Konu, 'DevrimciLer' kısmında WorldFe tarafından paylaşıldı.

  1. WorldFe

    WorldFe Daimi Üye

    bugün günlerden 6 mayıs yıl 1972
    zaman hiç değişmedi
    dondu kaldı sanki saatler dakiklar
    gözyaşı sel oldu aktı bir günde üç fidan astılar.

    elveda diyemeden gözü yaşlı halkıma
    sonkez sarılmadan vefakar anama
    son dakikada tek dal bir sigarada
    darağacını çıktık halkım unutma bizi
    (decar)



    Bir baharın son bulduğu üç fidanın bir anda solduğu 6 mayıs 1972 yılından bahsediyoruz canlar
    Deniz gezmiş Yusuf aslan ve Hüseyin inanın idam edilişlerinin üzerinden tam 35 yıl geçti halen taze bir yara gibi acılarını içimizde hissettiğimiz devrim sevdalısı olan devrim şehitlerimizi saygıyla anıyoruz

    [​IMG]
     
  2. bluedream

    bluedream Daimi Üye

    6 Mayıs 1972'den bugüne ; Üç fidan yaşıyor..!




    Yusuf Aslan :

    Yusuf, 1947 yılında Yozgat'ın bir köyünde doğdu. ortaöğrenimini dindar ve anti-komünist eğilimlerle, gelenekçi önyargıların güçlü olduğu bir çevrede tamamladı.

    1966'da ODTÜ'ye girdi. Bir yıla kalmadan ODTÜ Sosyalist Fikir Kulübü'nün üyesi oldu, Dev-Genç içinde çalışmaya başladı. Bu dönemden itibaren önce hazırlık okulunda, sonra da mühendislik fakültesinde patlak veren boykotların ve hemen ardından ODTÜ işgalinin önde gelen örgütleyicilerinden oldu. İlk yargılandığı eylem, CIA ajanı, amerikan büyükelçisi Commer'in arabasının yakılmasıydı.
    1969 yılında arkadaşlarıyla birlikte Filistin'e gitti. Burada helikopter ve uçak pilotluğunu öğrendi.

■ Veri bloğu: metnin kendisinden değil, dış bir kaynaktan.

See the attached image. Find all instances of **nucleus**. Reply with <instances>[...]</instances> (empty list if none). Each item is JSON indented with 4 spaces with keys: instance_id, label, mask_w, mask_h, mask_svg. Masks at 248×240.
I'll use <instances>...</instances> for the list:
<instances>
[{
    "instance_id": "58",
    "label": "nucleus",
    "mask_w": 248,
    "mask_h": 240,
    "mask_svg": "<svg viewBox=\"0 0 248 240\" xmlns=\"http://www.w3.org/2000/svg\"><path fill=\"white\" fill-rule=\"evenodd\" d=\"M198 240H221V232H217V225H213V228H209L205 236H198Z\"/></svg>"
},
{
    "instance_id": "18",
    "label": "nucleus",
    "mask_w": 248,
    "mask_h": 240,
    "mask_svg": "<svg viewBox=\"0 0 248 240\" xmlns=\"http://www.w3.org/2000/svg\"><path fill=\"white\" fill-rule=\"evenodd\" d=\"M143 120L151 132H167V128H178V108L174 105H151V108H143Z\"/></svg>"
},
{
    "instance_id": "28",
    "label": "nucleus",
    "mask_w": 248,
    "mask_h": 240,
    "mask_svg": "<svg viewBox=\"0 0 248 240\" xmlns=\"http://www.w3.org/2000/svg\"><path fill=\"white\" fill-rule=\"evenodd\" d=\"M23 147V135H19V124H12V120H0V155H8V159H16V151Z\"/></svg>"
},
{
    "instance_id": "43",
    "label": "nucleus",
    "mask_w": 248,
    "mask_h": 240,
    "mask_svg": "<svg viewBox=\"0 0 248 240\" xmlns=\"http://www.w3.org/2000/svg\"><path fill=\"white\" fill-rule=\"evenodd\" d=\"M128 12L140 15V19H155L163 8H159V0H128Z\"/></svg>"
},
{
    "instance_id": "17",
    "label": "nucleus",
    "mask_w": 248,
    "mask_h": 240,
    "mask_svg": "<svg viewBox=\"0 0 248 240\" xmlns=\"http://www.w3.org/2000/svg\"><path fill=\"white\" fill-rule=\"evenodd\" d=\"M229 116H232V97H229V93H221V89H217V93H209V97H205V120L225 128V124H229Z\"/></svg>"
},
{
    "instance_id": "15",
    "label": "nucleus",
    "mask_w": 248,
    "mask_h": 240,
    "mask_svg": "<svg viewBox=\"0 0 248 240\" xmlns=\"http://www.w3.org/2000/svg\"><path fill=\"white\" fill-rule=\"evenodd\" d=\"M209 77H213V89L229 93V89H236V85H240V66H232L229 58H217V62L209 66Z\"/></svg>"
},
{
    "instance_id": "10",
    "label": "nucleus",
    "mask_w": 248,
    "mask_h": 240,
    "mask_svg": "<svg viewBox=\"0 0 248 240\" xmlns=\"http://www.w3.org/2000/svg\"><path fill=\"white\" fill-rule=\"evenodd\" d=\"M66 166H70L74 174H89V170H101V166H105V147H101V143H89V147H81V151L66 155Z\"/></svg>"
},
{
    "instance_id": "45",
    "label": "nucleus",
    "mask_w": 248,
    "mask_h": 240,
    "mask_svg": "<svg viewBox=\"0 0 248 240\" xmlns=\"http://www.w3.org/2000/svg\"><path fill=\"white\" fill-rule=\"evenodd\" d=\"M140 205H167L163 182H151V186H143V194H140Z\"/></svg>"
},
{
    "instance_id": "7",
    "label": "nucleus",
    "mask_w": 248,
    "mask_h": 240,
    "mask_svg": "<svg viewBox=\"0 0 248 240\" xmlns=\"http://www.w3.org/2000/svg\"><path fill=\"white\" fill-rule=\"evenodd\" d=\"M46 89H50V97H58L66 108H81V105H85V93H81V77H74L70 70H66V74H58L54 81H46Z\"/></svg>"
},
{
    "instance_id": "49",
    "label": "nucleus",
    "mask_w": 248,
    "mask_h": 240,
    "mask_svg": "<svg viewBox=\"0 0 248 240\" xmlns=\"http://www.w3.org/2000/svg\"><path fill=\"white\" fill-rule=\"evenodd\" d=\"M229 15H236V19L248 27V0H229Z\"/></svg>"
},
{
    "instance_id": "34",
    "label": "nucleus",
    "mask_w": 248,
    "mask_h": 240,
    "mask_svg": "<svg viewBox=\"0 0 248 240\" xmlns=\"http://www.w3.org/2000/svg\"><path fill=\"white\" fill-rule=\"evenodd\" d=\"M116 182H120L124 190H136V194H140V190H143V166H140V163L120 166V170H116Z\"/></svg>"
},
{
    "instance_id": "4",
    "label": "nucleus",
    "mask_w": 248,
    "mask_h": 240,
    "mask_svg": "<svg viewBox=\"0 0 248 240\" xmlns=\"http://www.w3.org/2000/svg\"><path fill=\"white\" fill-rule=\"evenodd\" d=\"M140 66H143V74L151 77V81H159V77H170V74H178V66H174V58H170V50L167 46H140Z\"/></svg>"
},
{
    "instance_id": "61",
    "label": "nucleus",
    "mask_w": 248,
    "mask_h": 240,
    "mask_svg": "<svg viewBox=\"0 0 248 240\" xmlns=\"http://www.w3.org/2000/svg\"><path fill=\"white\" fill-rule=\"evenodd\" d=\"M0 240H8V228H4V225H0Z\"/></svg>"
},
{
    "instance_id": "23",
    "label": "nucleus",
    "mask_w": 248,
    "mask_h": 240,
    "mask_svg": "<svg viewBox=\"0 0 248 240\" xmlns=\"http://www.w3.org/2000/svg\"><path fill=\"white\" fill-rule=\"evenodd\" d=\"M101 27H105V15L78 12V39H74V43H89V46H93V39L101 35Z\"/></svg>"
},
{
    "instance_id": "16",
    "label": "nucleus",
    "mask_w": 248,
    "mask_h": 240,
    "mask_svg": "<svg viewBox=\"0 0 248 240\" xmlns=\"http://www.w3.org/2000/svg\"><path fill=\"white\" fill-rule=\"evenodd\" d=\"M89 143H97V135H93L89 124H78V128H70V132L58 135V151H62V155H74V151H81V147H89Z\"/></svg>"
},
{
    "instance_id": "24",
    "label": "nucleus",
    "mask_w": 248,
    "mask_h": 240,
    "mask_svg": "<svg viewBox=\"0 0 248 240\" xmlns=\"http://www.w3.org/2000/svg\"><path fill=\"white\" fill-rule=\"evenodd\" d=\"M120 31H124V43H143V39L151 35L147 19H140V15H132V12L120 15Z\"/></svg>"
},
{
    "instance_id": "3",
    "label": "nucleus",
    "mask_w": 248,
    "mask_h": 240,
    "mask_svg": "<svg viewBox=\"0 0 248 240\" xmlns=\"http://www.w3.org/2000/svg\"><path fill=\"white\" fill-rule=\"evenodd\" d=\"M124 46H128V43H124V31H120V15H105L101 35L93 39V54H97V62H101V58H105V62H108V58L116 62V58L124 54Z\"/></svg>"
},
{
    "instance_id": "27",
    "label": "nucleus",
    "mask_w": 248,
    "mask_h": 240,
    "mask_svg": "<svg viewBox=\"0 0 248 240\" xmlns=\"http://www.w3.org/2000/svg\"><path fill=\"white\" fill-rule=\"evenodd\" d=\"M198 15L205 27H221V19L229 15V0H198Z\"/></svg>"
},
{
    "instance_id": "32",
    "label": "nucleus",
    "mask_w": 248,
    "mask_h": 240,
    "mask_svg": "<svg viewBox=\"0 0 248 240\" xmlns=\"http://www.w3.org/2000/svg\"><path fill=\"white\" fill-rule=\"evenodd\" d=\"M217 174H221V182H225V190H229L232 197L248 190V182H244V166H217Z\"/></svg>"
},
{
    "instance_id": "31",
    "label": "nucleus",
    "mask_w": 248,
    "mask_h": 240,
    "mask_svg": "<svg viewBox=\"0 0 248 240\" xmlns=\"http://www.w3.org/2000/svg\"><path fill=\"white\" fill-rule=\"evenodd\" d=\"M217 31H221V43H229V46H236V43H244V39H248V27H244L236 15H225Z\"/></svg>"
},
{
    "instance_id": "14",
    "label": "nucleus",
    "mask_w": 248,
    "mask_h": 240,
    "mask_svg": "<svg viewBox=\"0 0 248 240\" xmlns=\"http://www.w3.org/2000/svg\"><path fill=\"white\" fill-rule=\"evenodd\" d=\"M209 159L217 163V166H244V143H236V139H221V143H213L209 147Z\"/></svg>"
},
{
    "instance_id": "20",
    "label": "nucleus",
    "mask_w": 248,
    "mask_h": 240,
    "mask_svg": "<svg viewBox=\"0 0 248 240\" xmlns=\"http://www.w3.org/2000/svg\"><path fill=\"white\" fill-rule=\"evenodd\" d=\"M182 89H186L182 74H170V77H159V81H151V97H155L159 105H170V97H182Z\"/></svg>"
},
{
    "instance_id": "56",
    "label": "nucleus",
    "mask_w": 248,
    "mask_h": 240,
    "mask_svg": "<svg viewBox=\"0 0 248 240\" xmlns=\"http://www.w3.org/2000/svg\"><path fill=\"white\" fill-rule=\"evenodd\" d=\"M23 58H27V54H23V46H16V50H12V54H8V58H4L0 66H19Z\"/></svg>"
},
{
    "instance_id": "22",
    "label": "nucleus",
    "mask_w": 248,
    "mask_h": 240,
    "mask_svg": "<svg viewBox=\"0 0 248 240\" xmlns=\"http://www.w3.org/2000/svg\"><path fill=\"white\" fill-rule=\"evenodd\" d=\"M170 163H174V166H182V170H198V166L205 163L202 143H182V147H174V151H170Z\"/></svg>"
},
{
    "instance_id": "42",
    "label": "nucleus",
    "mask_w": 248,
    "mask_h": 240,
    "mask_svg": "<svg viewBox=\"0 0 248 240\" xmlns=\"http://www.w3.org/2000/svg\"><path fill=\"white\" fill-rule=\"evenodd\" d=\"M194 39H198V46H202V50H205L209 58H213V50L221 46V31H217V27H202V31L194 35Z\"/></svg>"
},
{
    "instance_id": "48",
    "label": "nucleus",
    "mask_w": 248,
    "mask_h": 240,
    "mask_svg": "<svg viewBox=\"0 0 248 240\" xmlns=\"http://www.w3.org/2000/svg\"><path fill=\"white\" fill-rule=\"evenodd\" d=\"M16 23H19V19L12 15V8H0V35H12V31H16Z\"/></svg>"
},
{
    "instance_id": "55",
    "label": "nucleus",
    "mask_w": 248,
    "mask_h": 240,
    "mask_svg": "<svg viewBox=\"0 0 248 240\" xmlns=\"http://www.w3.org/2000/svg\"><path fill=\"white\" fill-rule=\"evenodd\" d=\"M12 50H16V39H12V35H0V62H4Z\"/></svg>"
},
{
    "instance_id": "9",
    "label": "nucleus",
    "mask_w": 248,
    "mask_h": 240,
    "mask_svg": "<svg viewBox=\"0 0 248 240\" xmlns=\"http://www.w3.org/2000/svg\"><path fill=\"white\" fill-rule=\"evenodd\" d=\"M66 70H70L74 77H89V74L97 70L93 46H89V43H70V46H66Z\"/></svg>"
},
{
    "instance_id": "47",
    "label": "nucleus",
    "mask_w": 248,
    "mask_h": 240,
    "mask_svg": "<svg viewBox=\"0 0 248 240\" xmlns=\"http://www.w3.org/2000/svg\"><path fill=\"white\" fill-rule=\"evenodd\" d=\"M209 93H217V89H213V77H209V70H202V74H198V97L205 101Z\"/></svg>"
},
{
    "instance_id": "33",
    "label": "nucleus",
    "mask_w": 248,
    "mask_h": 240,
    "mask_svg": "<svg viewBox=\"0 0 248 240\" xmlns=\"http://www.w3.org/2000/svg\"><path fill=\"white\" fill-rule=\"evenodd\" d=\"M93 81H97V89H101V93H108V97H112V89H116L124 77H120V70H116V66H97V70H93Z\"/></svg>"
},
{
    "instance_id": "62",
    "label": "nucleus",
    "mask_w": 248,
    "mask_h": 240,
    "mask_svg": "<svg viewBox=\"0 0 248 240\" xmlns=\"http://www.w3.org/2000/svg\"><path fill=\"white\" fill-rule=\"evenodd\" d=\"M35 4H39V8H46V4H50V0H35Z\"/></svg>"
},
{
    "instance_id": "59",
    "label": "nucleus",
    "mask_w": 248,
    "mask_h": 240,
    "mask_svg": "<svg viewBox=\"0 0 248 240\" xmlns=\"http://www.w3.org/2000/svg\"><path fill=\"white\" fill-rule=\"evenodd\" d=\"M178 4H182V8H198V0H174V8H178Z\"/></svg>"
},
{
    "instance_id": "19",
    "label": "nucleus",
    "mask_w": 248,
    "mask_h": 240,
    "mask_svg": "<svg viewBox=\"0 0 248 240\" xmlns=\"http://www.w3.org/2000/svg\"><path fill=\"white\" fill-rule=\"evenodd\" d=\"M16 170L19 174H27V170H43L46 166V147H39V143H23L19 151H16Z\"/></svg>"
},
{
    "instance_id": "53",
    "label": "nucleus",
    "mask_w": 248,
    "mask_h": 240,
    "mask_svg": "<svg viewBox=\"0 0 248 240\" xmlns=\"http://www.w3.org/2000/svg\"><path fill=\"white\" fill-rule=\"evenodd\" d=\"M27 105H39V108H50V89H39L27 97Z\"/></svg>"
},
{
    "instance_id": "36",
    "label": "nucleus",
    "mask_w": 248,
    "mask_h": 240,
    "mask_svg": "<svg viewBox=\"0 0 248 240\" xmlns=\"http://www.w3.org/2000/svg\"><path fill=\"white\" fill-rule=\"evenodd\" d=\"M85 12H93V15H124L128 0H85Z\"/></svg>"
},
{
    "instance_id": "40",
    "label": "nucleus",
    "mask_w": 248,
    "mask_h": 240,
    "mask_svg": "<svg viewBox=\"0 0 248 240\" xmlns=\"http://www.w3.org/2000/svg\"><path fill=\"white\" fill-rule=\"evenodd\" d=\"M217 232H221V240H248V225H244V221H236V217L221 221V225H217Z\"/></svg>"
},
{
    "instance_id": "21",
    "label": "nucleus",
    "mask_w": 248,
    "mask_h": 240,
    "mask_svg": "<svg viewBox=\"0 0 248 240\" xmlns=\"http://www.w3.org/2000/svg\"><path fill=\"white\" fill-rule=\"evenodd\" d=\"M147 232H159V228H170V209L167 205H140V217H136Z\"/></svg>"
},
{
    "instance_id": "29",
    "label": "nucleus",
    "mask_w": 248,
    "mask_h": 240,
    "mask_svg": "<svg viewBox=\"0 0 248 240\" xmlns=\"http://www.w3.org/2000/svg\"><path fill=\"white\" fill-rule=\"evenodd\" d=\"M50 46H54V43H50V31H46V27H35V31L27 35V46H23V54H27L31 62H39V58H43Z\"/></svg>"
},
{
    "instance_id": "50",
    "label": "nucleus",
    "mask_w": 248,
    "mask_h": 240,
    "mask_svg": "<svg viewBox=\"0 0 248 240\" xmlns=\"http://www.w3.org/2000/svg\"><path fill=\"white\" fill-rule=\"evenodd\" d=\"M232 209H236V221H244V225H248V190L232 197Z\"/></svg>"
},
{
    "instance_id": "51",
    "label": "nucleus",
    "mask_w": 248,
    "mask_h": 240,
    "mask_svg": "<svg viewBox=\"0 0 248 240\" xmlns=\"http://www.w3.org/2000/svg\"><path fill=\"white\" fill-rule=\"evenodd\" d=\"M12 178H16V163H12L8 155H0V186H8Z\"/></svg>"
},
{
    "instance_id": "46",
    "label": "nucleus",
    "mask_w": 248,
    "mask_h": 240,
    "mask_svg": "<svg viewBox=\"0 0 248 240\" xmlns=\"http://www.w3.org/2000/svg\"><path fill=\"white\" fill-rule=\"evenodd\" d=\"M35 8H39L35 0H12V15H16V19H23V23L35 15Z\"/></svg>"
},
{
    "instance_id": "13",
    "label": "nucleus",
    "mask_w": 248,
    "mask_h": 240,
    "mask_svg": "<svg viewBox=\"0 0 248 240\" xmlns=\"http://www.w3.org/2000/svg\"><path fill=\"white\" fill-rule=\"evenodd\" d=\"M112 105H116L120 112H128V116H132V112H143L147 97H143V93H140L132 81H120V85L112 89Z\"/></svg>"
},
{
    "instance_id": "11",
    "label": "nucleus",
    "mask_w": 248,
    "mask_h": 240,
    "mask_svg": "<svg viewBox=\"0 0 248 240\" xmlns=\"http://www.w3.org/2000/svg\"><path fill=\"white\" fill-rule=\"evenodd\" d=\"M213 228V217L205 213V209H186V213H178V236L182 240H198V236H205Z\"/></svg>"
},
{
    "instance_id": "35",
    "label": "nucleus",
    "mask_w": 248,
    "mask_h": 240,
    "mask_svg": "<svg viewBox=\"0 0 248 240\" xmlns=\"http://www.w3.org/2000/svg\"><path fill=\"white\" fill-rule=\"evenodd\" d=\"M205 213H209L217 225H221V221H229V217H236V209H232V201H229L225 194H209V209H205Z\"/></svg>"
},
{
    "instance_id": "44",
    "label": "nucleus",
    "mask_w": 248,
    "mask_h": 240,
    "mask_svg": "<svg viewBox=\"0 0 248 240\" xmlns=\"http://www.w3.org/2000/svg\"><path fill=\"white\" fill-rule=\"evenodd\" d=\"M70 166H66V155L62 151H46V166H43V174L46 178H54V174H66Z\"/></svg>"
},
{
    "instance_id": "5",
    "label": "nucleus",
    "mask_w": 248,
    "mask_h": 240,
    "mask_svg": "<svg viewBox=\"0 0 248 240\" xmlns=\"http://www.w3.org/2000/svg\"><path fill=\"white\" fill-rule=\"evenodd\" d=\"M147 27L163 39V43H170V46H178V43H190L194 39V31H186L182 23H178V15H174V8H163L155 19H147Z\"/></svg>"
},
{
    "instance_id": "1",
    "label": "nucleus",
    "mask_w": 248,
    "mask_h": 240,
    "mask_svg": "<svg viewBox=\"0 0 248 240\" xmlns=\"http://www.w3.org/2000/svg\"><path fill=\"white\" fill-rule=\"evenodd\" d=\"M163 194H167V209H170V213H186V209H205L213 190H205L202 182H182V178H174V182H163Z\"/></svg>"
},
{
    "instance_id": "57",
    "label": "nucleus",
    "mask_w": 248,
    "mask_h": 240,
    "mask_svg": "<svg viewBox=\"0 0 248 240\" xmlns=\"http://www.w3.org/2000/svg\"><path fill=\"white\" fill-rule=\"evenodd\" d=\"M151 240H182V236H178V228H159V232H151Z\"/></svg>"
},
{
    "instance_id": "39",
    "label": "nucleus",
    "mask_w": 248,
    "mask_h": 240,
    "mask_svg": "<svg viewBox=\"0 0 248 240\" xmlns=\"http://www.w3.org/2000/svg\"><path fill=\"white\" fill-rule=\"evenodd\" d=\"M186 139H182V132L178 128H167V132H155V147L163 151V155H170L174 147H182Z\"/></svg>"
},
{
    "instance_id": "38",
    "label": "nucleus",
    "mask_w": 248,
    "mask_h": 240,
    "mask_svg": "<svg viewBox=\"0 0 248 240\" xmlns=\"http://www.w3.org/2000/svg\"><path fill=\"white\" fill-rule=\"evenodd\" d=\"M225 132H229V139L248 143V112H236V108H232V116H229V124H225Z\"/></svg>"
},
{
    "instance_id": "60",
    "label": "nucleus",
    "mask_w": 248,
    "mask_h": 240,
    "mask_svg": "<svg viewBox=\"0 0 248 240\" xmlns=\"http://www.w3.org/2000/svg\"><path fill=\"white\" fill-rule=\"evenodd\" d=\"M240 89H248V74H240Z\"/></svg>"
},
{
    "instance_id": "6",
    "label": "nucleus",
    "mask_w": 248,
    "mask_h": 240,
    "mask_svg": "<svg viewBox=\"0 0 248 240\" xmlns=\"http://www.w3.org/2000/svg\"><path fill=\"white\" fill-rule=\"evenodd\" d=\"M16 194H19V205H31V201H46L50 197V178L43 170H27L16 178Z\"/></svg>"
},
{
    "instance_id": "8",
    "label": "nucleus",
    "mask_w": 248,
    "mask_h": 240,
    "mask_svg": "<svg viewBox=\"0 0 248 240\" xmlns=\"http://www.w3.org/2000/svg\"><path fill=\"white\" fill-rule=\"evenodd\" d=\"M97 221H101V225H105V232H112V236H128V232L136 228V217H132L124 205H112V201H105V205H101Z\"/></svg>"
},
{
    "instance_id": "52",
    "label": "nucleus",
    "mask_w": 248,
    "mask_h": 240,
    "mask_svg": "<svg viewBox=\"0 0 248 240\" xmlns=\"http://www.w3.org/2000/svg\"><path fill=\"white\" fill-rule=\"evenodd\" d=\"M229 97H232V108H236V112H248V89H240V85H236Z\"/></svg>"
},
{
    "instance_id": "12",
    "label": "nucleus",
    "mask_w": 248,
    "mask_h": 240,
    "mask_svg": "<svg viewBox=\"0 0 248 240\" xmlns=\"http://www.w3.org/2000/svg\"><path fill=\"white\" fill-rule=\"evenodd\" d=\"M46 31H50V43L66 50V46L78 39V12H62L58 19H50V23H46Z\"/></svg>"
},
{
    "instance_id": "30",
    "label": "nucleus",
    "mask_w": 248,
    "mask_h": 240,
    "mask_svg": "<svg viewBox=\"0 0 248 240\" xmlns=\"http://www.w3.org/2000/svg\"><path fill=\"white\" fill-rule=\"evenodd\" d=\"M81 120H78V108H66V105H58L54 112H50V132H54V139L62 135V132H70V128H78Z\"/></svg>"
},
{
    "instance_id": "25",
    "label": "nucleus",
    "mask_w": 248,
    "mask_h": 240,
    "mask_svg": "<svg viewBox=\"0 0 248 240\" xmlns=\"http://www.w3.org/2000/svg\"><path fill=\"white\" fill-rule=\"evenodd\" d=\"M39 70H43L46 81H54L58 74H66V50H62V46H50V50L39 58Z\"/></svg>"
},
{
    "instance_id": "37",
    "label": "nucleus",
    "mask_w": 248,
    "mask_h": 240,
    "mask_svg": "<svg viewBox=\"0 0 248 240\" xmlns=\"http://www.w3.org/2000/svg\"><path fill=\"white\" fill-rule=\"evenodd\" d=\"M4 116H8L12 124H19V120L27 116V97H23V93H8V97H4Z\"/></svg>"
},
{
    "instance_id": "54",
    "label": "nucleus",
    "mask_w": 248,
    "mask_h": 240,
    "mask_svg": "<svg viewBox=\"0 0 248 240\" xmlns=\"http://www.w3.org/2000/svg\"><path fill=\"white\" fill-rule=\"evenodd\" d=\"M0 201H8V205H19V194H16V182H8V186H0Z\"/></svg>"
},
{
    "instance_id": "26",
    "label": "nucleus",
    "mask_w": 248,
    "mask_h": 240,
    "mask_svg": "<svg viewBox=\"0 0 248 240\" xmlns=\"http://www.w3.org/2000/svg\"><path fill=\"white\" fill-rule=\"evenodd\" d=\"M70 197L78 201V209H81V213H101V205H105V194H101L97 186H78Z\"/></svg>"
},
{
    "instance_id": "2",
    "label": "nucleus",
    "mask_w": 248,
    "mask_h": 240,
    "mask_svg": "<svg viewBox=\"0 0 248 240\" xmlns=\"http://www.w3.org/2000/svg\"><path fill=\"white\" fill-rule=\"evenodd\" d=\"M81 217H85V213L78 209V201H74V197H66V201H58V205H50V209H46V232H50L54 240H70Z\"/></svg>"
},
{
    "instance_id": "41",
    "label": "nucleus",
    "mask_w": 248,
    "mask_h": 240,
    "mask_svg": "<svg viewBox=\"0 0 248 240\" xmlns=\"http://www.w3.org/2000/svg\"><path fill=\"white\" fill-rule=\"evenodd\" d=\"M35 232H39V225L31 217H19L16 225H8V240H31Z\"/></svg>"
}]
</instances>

Traktörden helikoptere kadar her türlü aracı büyük bir ustalıkla kullanıyordu.

    1970 yılında kurulan THKO'nun kurucusu ve önderlerinden olan Yusuf Aslan, Deniz
    Gezmiş'le birlikte Nurhak'a dağdaki gerilla grubuna katılmaya giderken, Sivas Şarkışla'da yaralı olarak yakalandı. Sıkıyönetim mahkemelerinde yargılandı. 6 mayıs 1972'de Deniz gezmiş, Hüseyin İnan'la birlikte idam edildi.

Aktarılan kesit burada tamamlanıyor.